New research released last week claimed the Ethereum network is susceptible to “frontrunning” bots picking off traders on the network.

Frontrunners Running Amok

Called “Ethereum is a dark forest,” the paper was published by Paradigm researchers Dan Robinson and Georgios Konstantopoulos and focused on the rise of decentralized exchanges (DEXs) and bots on the Ethereum network.

They wrote that due to the design of Ethereum’s mempool – the so-called term for a set of unconfirmed transactions – a particular vulnerability allows arbitrage bots to monitor pending transactions in the Ethereum mempool and attempt to exploit profitable opportunities created by them.

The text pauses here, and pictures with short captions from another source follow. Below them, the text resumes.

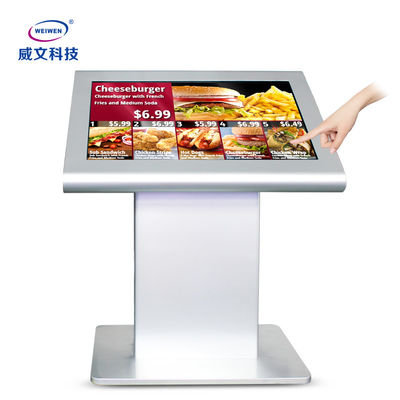Sàn đứng 32 43 55 inch Bảng mạch trình phát phương tiện quảng cáo LCD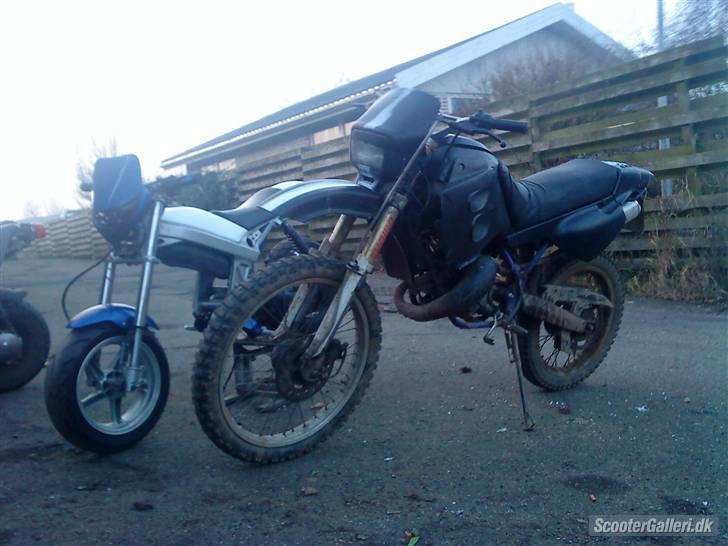 Suzuki Street magic - med de hvide skolde på billede 10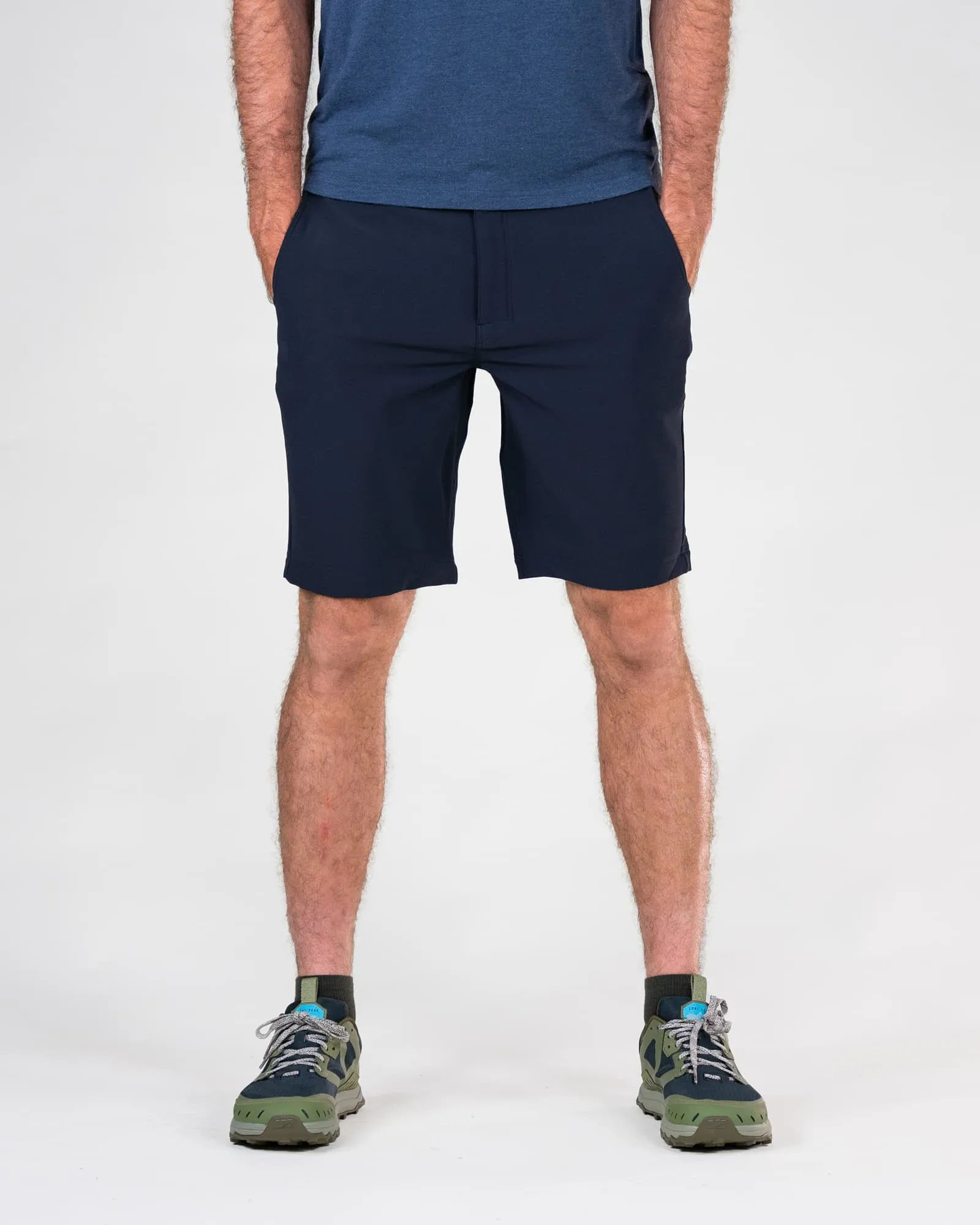 Daily Driver Shorts - Black sold by TEREN Designs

For the uninitiated, arbitrage bots are tools that examine prices across exchanges and make trades in order to take advantage of discrepancies. Because the price of a cryptocurrency like Bitcoin tends to vary somewhat from exchange to exchange, bots that can move fast enough can beat exchanges that are delayed in updating their prices.

And with this predetermined algorithms come frontrunners. These are specialized bots that copy any available trade and profit on relevant transactions that ensue afterward. It is these that the researchers say are running on Ethereum and picking off the trades of retail users.

Bots Run on Contract within Seconds

Robinson said he noticed the occurrence while trying to gain some ETH stuck in a smart contract. But even after contacting engineers and working on deploying a smart contract to do so; they failed to regain their currency as frontrunners acted right before Robinson deployed his contract.

Even under time pressure, we should have stuck to the plan. If we had spent more time on the scripts, tweaked the contracts (perhaps changing the Getter contract to do nothing instead of reverting if called before being activated), or even synced our own node to avoid using Infura, we probably would have been able to get the transactions into the same block, said the researcher.

He added the team was trying to submit a transaction that looked like it would fail based on the current blockchain state, which Infura has reasonable protection against. But using their own node could have sidestepped that problem.

Meanwhile, Robinson concluded:

Better yet, if you happen to know a miner (we didn’t), you could have them include the transaction directly in a block, skipping the mempool—and the monsters—entirely.